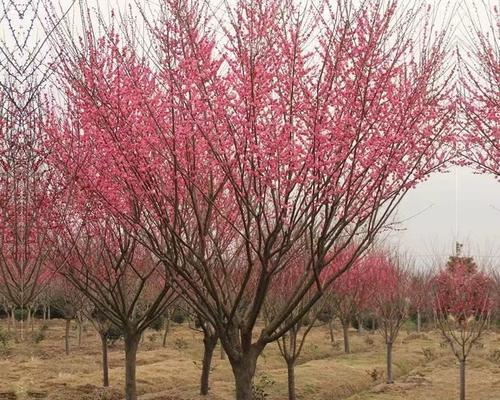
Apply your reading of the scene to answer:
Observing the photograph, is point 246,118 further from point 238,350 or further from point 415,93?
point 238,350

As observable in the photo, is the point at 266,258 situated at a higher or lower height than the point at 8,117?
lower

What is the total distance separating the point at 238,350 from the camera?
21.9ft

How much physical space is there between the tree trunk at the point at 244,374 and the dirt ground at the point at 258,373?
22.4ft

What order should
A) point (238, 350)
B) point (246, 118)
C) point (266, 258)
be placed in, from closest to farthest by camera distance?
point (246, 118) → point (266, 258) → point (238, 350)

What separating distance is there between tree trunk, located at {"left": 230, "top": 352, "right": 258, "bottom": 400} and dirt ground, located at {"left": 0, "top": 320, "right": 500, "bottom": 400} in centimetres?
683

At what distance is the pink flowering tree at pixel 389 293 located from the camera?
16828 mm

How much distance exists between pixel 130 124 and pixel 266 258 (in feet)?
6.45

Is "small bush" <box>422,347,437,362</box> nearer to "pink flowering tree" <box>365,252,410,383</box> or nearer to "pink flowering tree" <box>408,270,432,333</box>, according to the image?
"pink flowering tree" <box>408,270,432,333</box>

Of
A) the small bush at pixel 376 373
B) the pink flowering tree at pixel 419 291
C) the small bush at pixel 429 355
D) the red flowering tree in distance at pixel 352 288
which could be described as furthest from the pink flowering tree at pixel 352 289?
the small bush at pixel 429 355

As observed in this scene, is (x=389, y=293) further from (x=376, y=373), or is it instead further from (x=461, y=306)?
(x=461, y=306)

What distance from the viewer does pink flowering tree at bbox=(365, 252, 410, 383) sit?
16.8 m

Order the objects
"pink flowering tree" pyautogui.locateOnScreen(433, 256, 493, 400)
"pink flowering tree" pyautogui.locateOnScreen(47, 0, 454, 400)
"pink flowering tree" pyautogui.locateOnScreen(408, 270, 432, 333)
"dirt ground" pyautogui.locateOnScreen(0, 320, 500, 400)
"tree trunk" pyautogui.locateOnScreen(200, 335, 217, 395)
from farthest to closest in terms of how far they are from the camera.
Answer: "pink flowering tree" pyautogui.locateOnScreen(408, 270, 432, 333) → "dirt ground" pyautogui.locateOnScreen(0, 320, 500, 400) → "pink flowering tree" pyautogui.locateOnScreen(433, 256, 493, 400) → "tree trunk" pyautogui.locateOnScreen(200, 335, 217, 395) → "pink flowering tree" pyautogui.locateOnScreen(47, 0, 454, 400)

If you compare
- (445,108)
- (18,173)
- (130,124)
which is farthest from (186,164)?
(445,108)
......
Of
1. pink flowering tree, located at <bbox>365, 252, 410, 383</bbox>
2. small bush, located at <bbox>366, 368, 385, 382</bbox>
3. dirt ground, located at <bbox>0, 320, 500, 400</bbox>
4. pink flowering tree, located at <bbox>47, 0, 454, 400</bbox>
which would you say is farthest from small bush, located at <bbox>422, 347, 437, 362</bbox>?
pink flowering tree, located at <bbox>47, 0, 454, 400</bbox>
......
● Written task
Report every line in the entries above that contains the word "farthest". Case counts, so a line matches only if the word has the same capitalization.

● Solution below
be placed in, from closest to farthest by camera distance?
from farthest to closest in terms of how far they are from the camera.
which is farthest from (186,164)?
which would you say is farthest from small bush, located at <bbox>422, 347, 437, 362</bbox>?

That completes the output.